Material provided: Begin

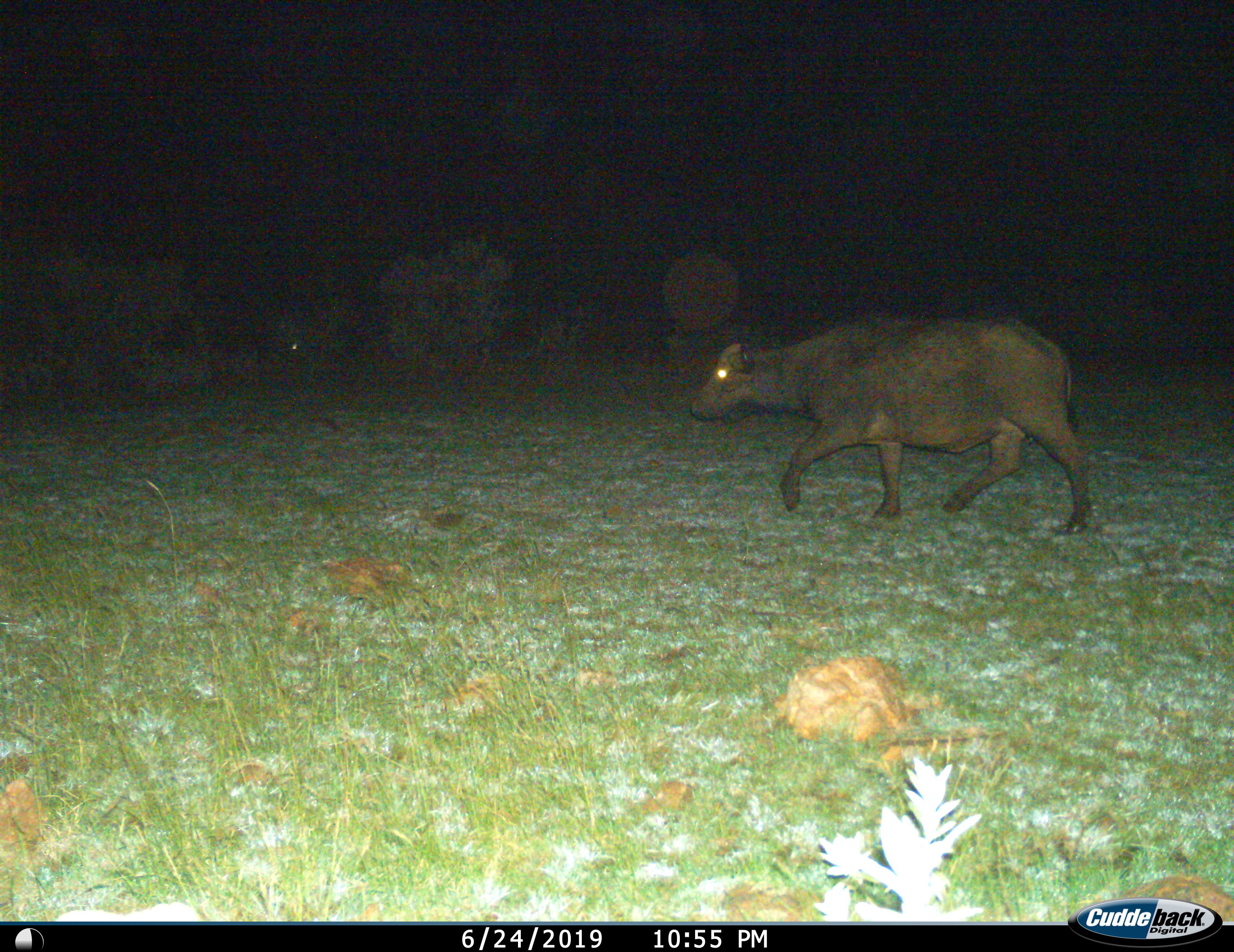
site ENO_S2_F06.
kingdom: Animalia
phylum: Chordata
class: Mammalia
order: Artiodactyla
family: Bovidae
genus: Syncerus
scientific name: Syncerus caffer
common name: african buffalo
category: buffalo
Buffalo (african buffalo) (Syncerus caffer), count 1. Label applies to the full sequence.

Material provided: End
Material provided: Begin

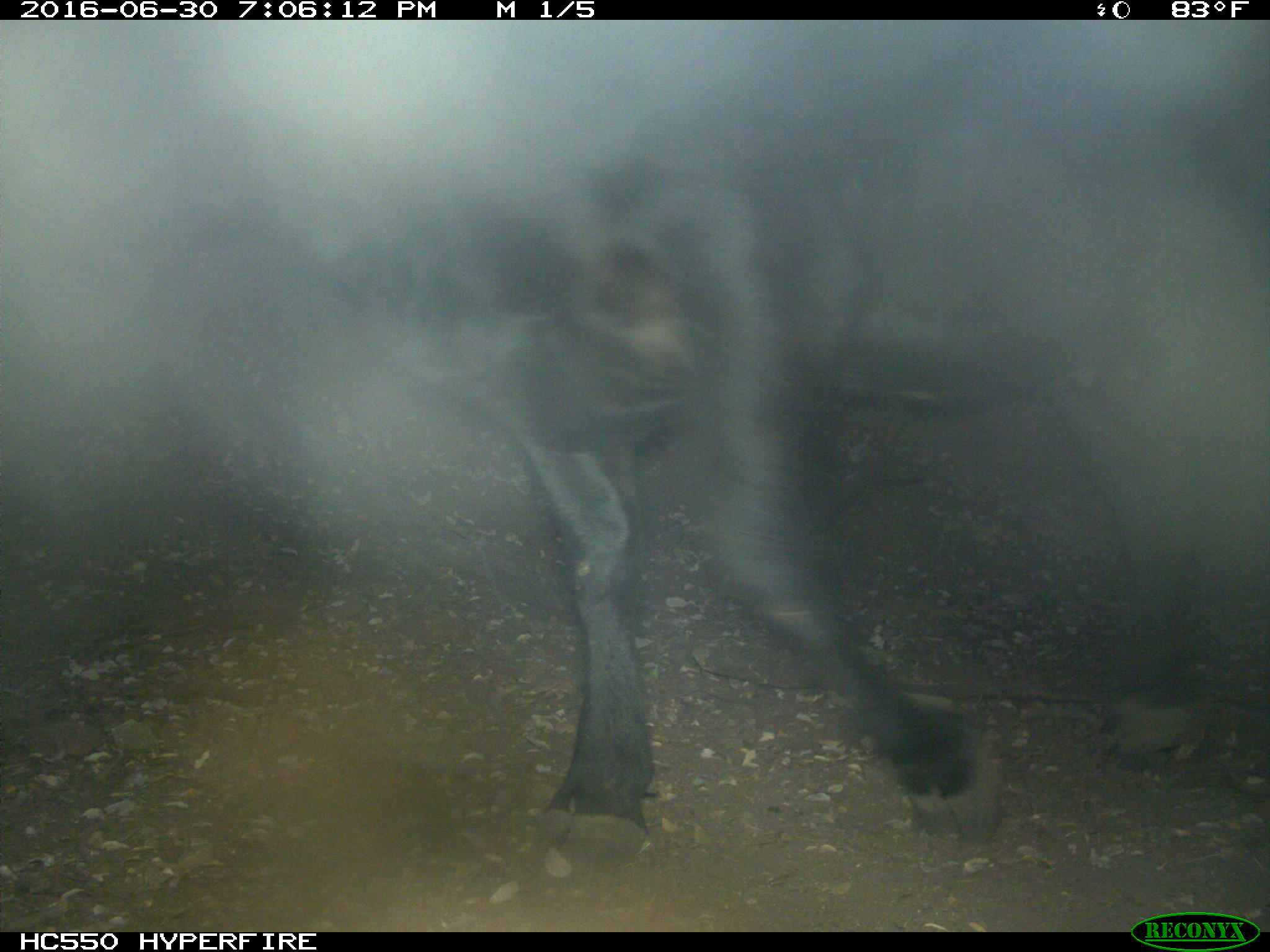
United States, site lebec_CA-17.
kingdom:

Material provided: End

# Work order:
Please count the lines above containing "site"; number only.

# Written response:
2